Shouldn’t my Life Be Private?

Det. Wistocki repeated throughout the presentation, “There is no such thing as privacy (regarding technology) for a child.” This was difficult for me to swallow. I like my privacy. I enjoy thinking that my conversations with friends are just between us. But, what if these conversations were harmful to me?

What if these conversations between friends were malicious without me knowing? What if these conversations were leading me down the path to addiction, and I did not even know it?

It was powerful to listen to some attendees in recovery talk about how they obtained drugs. One hundred percent of the methods they described involved some form of phone technology.

When I looked at the issue through this lens, it was easier for me to understand why parents should go through their children’s phones. However, it did not take away the cringe-factor of Det. Wistocki pulling up his child’s phone activity at that minute in front of complete strangers.

The Revelation

But that is when it hit me.

The activity on our phones should be innocent enough to be projected on a TV screen. Why should it be cringey to watch your phone activity in front of hundreds of people if you have nothing to hide?

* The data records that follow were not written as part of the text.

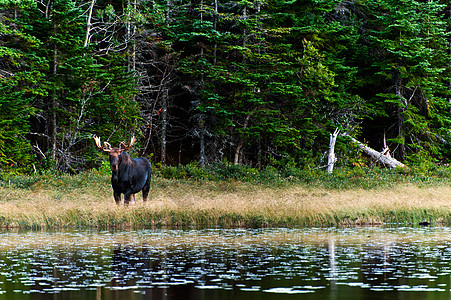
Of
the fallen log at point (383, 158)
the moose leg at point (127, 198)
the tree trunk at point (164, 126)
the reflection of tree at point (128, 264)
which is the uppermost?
the tree trunk at point (164, 126)

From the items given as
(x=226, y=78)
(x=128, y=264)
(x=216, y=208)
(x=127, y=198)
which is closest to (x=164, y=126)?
(x=226, y=78)

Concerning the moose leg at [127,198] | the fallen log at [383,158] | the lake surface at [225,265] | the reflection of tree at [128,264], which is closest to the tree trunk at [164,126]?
the fallen log at [383,158]

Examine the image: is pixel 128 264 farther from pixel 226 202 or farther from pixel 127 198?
pixel 226 202

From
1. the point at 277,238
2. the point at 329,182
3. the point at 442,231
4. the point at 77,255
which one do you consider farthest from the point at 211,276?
the point at 329,182

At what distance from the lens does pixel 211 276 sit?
952 cm

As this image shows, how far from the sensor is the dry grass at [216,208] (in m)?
18.2

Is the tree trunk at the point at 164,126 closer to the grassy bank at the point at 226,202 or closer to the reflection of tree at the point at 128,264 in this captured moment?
the grassy bank at the point at 226,202

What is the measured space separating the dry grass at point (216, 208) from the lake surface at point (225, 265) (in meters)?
2.07

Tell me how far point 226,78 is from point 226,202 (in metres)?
13.0

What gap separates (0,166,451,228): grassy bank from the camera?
18.3 metres

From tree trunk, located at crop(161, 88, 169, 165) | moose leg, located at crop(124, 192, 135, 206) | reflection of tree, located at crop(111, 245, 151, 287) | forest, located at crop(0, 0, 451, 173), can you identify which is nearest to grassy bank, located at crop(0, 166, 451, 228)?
moose leg, located at crop(124, 192, 135, 206)

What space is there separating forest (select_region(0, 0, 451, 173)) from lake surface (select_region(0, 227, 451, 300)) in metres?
14.2

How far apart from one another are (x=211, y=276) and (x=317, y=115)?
81.7 ft

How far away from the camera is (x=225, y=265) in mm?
10617
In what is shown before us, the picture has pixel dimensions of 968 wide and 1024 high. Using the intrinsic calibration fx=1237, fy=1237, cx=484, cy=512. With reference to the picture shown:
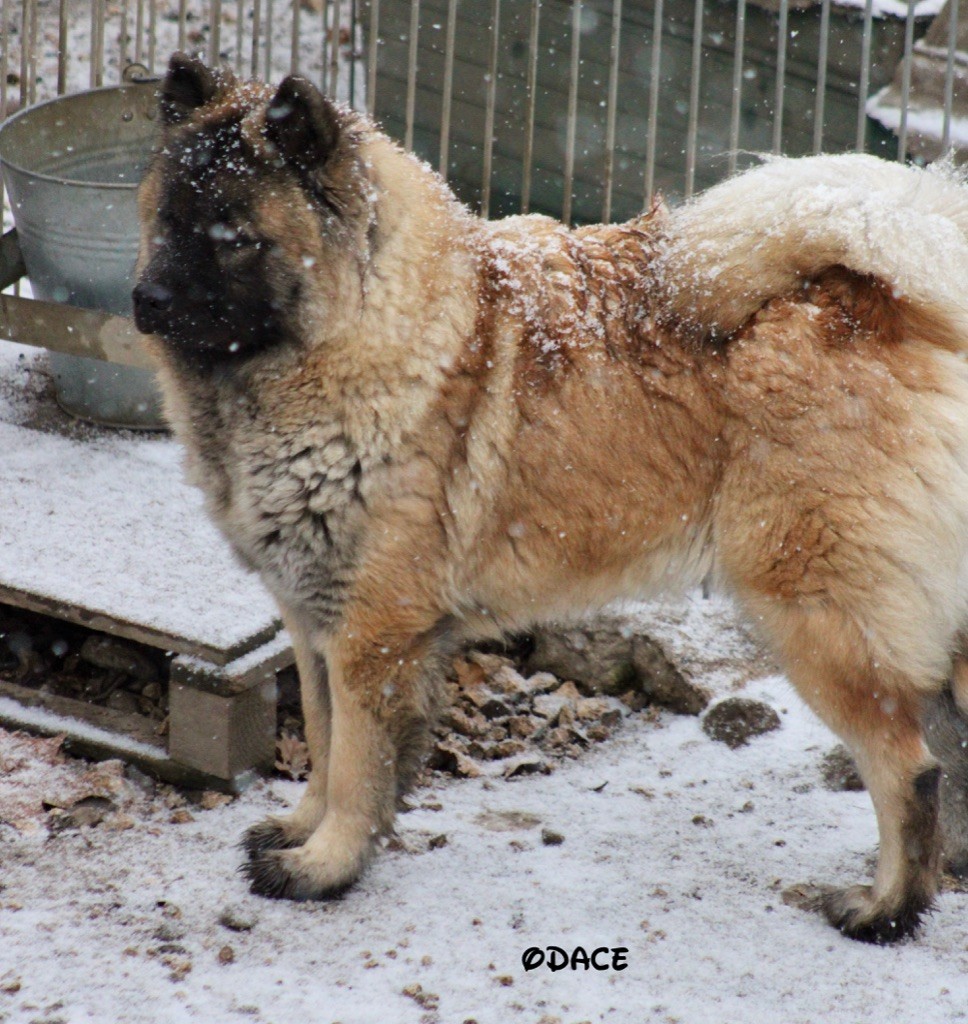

I then realized what was making me uncomfortable.

An Extension of Myself

My phone has become an extension of myself. Just the thought of showing my phone activity feels like exposing what is going on inside my head. It was not just a violation of privacy, it felt like a violation of my being.

This thought frightened me, but I realized this was the purpose of this talk. No matter if we are 14, or 22, we should be using our phones in a way that would make our loved ones proud.

A Change of Heart

By the end of the presentation, my perception of children’s phone privacy had completely changed. And by children, I mean ages 18 and under. I saw first hand the dangers of having the key to world at such a young age, and how it can have horrific effects on our children.

When we look at the opiate epidemic as a whole, it can feel hopeless. However, The Cop and The Convict showed people on Wednesday night what they can do in their own homes to fight. What Tim Ryan has experienced in his lifetime due to drugs and alcohol is unfathomable, but as Det. Wistocki said, this does not have to happen, and we have the power to make it stop.